■ THE PROBLEM
Please pull out every line of the material below that contains the string "blue". Case counts.

■ MATERIAL FOR THE TASK
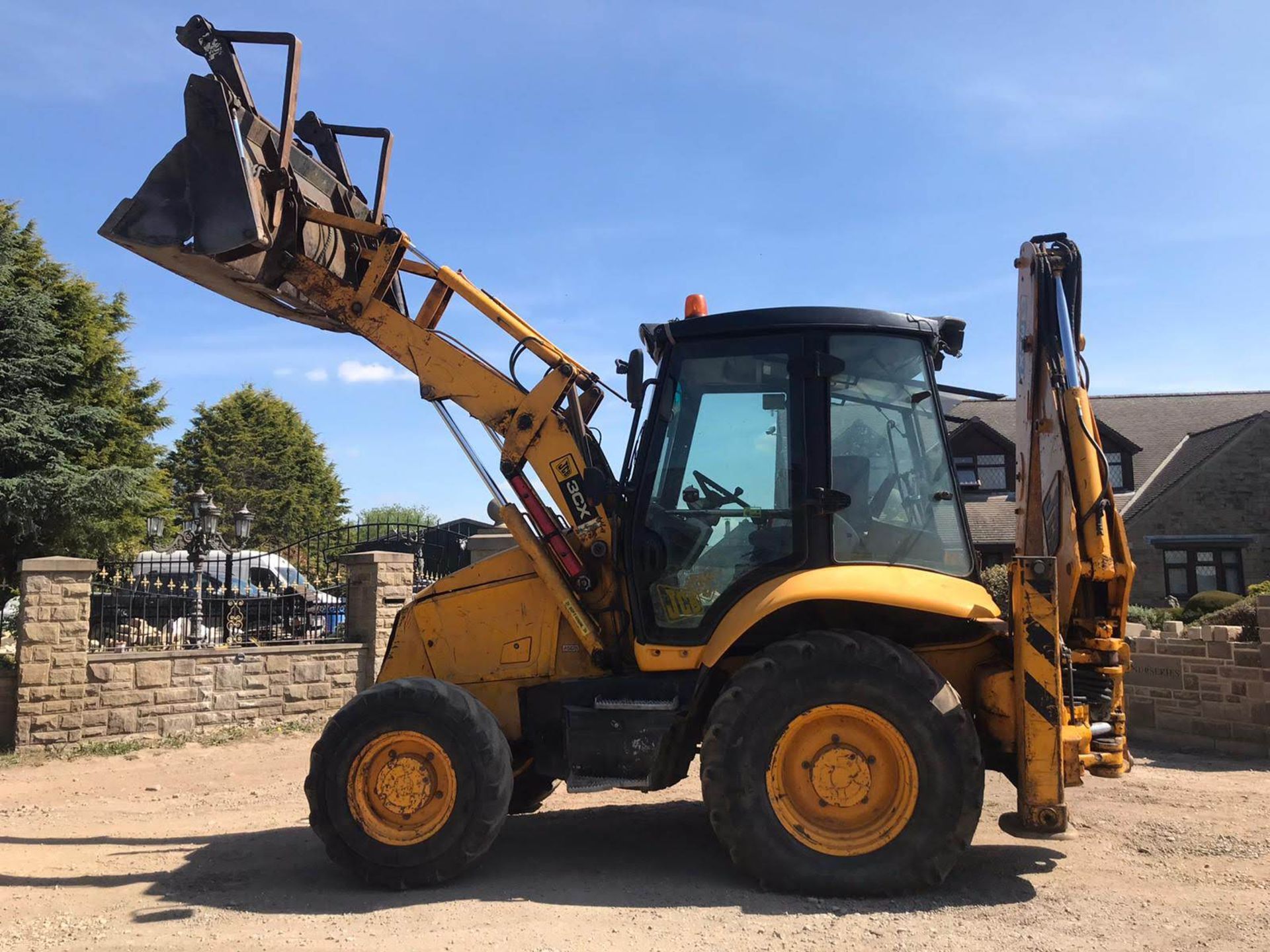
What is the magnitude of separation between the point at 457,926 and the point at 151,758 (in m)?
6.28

--

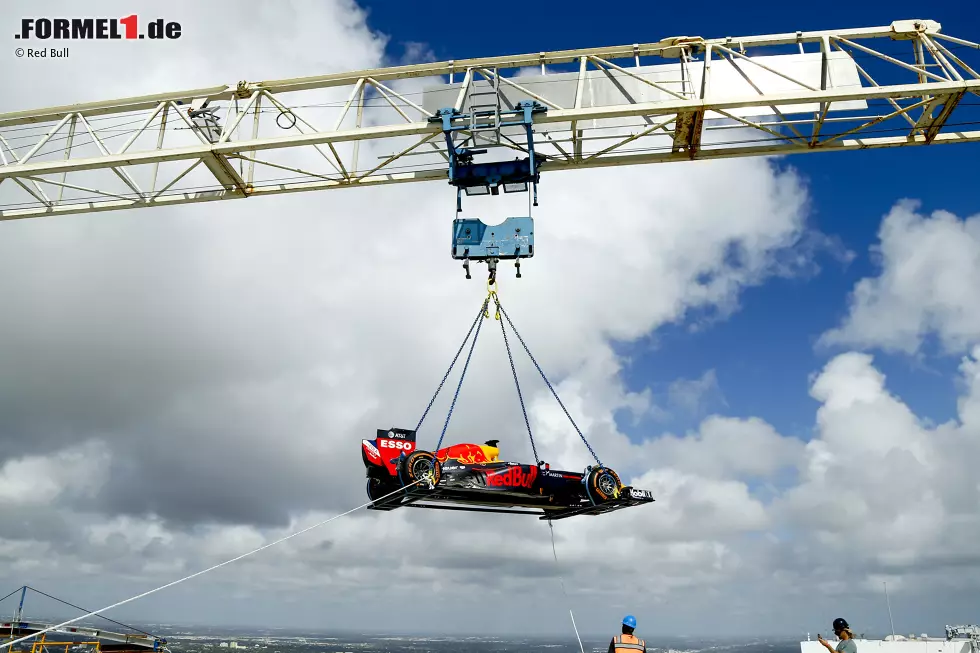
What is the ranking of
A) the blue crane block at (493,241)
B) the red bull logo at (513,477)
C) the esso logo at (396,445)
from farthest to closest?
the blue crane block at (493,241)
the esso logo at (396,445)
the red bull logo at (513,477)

---

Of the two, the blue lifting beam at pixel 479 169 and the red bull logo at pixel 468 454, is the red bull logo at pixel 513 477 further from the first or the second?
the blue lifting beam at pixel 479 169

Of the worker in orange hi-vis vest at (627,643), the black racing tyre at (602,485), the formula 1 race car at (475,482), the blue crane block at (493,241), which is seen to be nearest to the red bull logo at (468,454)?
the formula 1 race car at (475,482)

■ REPLY TO THE TASK
A) the blue crane block at (493,241)
the blue crane block at (493,241)
Of the two, the blue lifting beam at pixel 479 169 and the red bull logo at pixel 468 454, is the red bull logo at pixel 513 477 further from the first or the second?
the blue lifting beam at pixel 479 169
Of the worker in orange hi-vis vest at (627,643), the black racing tyre at (602,485), the formula 1 race car at (475,482), the blue crane block at (493,241), which is seen to be nearest to the red bull logo at (468,454)?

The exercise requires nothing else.